The African-American boys in the pool looked out on a wall of hatred. After their swim, a custodian kept them together inside the changing rooms until all were dressed. The few police on the grounds came to escort the boys out of the park. The white mob followed. As the group crossed the broad park, a white boy would gain some nerve and dart past a policeman, strike an African-American boy, then return to the crowd. In this way they followed, like wolves beleaguering their prey. The nightmare was happening — the nightmare that caused the whites of North St. Louis to flee the city, the nightmare that, says Lee Tyson, “didn’t let you sleep easy at night.” In St. Louis’ summer heat, blacks and whites crashed the racial borders to battle with fists and bats and clubs.

Four African-American men came to the pool and angrily demanded to see the manager. One of them told a policeman he was a war veteran. “If they want trouble, they can have it,” he warned. “My kid brother just got beat up by some hoodlums…. If you want a race riot, you’ll have one.” It was around 4:30 in the afternoon. The pool closed at 5 p.m., to be reopened again for evening swimming at 7 p.m. On De Soto, Jim Wilson was still playing ball. He remembers, “like it was yesterday,” a rumor spreading in his neighborhood that “blacks were coming over Vandeventer Avenue in trucks. The bigger kids grabbed baseball bats, and there was movement of people running toward Fairgrounds Park.”

So we see how colonizers responded in this city to violations of “their turf”. While there were no widespread massacres like the notorious pogrom in East Saint Louis in 1917 (the subject of the next piece in this series), there was still racial violence to match incidents in Baltimore and Detroit in the 1940s. Black WWII veterans were returning home, and the struggle to maintain imperialist hegemony over the Korean people was soon to begin. The war at home was heating up, and mob violence ruled the streets of many cities.

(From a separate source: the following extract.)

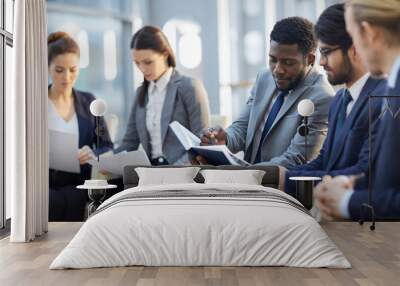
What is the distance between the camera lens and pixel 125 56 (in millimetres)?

Saint Louis was no exception.

Mass exodus from the inner cities by colonizers would soon begin, and their neighborhoods would soon become Black and Brown. North Saint Louis was secured for New Afrikan people by redlining which forbade us from living anywhere else, and its streets are watered with our blood. Gentrification is encroaching on this area due to its proximity to universities and the present building of the NGA site. Only through combative struggle on our part such as that which occurred in self-defense at Fairgrounds Park in 1949 can our neighborhoods be secured against this onslaught.